OÙ SONT-ILS MAINTENANT?



Zine el-Abidine Ben Ali > Il a quitté ses fonctions le 14 janvier 2011. Il est en exil en Arabie saoudite avec sa femme, Leila Trabelsi. Ensemble, ils ont été condamnés par contumace à plus de 35 ans de prison pour consommation de drogue et à 15 ans pour détournements de fonds. Ben Ali a lui-même été condamné à 5 ans de prison pour la torture d'officiers. Un autre procès est toujours en cours.

Hosni Moubarak > Il a quitté ses fonctions le 11 février après près de 30 ans au pouvoir. Depuis, il est hospitalisé. La semaine dernière, son procès a repris en Égypte.
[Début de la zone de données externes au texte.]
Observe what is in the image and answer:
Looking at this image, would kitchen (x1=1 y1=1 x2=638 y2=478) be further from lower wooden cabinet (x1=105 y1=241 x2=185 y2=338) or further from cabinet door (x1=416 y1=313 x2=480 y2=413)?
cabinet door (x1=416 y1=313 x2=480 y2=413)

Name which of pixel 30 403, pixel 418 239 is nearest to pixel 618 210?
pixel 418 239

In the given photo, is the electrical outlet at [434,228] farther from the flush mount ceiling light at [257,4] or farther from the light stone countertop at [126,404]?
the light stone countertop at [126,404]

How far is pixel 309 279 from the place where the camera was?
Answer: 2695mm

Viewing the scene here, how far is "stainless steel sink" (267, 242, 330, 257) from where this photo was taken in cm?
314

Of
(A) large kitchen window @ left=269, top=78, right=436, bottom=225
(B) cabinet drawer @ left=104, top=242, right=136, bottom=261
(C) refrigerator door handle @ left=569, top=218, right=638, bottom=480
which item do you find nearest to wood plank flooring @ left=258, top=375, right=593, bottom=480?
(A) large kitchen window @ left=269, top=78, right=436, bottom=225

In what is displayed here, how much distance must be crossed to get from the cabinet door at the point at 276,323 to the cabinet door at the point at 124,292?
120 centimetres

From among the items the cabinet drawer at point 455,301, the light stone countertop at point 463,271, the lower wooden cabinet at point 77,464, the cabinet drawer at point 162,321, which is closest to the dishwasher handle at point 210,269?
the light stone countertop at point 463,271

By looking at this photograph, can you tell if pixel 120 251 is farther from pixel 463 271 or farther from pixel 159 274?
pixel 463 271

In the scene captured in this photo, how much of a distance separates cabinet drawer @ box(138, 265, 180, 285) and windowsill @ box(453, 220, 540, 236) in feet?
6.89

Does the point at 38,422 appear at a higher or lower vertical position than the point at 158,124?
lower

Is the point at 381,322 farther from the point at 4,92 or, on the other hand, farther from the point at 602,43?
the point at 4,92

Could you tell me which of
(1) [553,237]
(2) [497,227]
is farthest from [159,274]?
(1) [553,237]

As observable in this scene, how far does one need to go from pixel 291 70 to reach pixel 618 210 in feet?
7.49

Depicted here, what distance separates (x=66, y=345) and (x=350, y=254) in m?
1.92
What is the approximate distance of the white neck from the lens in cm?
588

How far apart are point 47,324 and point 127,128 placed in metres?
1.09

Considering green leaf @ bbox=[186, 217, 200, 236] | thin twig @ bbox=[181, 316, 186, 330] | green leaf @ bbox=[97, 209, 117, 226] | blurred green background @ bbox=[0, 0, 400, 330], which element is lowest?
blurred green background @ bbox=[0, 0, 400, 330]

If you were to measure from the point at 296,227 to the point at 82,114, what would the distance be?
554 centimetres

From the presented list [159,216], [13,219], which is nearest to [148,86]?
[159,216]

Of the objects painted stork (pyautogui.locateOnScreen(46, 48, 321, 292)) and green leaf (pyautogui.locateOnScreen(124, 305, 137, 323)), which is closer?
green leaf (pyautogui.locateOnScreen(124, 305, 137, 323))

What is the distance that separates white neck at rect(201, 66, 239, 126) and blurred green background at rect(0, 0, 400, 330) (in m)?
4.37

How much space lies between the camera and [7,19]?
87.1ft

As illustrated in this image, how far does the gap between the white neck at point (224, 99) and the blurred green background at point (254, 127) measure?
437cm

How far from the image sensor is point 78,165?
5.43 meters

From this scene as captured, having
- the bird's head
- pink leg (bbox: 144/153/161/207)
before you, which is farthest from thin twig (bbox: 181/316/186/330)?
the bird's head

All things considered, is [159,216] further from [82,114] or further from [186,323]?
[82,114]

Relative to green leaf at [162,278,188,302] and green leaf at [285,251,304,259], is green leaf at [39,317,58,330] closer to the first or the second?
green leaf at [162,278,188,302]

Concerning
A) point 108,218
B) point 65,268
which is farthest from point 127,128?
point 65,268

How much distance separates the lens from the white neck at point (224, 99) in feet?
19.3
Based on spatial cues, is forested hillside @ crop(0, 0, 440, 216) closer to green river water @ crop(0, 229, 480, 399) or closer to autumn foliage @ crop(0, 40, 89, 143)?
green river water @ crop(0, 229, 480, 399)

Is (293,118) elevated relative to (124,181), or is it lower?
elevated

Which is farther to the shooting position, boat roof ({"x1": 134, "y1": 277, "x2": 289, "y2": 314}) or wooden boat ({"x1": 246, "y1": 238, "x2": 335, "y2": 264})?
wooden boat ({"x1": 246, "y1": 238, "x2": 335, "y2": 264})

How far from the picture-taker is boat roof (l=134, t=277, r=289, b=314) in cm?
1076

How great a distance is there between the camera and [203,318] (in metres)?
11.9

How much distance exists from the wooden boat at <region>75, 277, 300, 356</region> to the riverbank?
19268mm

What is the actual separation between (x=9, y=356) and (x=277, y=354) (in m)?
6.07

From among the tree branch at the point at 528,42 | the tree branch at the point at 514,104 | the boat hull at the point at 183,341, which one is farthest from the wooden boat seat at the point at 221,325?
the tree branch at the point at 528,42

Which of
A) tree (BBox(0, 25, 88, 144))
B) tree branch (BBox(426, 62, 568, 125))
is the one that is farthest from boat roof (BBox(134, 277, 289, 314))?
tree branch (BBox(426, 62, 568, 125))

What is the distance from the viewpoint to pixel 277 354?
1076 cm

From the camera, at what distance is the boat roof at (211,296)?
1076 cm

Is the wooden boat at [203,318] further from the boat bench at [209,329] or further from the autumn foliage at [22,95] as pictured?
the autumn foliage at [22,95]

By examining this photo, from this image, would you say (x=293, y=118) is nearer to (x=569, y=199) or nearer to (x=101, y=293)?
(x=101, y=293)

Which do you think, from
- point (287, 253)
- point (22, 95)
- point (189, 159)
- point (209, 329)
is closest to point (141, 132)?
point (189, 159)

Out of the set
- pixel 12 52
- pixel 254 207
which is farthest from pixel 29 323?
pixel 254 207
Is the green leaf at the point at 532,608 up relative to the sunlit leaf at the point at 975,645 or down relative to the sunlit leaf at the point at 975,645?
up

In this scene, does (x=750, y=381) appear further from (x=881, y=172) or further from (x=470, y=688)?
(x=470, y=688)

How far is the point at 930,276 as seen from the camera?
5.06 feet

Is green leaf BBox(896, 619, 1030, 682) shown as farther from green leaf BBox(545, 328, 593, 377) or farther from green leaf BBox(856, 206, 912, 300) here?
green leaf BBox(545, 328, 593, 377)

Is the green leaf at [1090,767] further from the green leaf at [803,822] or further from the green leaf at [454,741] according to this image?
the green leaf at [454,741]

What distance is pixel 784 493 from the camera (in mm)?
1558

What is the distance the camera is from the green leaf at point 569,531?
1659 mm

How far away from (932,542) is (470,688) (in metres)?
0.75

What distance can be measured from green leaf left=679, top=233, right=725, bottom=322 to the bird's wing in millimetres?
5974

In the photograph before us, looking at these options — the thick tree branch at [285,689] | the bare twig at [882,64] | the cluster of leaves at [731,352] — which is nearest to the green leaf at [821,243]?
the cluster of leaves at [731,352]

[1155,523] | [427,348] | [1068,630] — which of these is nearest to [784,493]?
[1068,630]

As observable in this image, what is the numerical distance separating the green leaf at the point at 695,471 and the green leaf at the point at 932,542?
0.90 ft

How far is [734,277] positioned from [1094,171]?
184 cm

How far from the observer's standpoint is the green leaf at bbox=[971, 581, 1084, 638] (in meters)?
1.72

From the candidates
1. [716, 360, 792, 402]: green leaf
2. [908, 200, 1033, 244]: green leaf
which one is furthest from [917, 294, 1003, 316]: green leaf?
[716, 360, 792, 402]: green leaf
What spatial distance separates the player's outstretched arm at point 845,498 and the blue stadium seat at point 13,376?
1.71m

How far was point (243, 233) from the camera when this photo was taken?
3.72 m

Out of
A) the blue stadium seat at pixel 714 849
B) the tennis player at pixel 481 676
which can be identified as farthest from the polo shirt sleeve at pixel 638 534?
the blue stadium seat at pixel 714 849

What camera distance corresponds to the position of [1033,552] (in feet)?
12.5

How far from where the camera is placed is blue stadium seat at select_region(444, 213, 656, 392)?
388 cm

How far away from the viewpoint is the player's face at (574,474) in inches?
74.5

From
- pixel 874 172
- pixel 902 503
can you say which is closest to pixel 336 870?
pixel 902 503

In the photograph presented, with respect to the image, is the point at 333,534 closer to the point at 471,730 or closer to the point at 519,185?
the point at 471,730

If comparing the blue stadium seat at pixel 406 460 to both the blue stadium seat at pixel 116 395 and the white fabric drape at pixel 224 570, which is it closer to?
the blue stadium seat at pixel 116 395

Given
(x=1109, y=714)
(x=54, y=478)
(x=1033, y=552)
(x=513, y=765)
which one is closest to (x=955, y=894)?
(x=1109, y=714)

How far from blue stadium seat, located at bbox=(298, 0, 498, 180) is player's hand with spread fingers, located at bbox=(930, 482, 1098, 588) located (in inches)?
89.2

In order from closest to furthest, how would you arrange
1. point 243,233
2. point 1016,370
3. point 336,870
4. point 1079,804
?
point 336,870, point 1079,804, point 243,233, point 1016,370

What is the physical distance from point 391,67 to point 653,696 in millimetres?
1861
L'ex-président et plusieurs de ses proches collaborateurs sont accusés d'avoir ordonné l'utilisation de la force contre les manifestants.

Ali AbdAllah Saleh > Après 10 mois de manifestation, le président yéménite, au pouvoir depuis 33 ans, a signé une entente qui prévoit son départ en février. Une nouvelle loi, adoptée le 8 janvier, pourrait lui permettre de se prévaloir de l'immunité, mais des milliers de manifestants s'y opposent.

Mouammar Kadhafi > Il a été tué le 20 octobre 2011 à Syrte après 42 ans au pouvoir. Les circonstances troubles de sa mort ont poussé les leaders du Conseil national de transition à ouvrir une enquête le 24 octobre dernier. Lex-dictateur a été inhumé dans le désert libyen dans un lieu maintenu secret.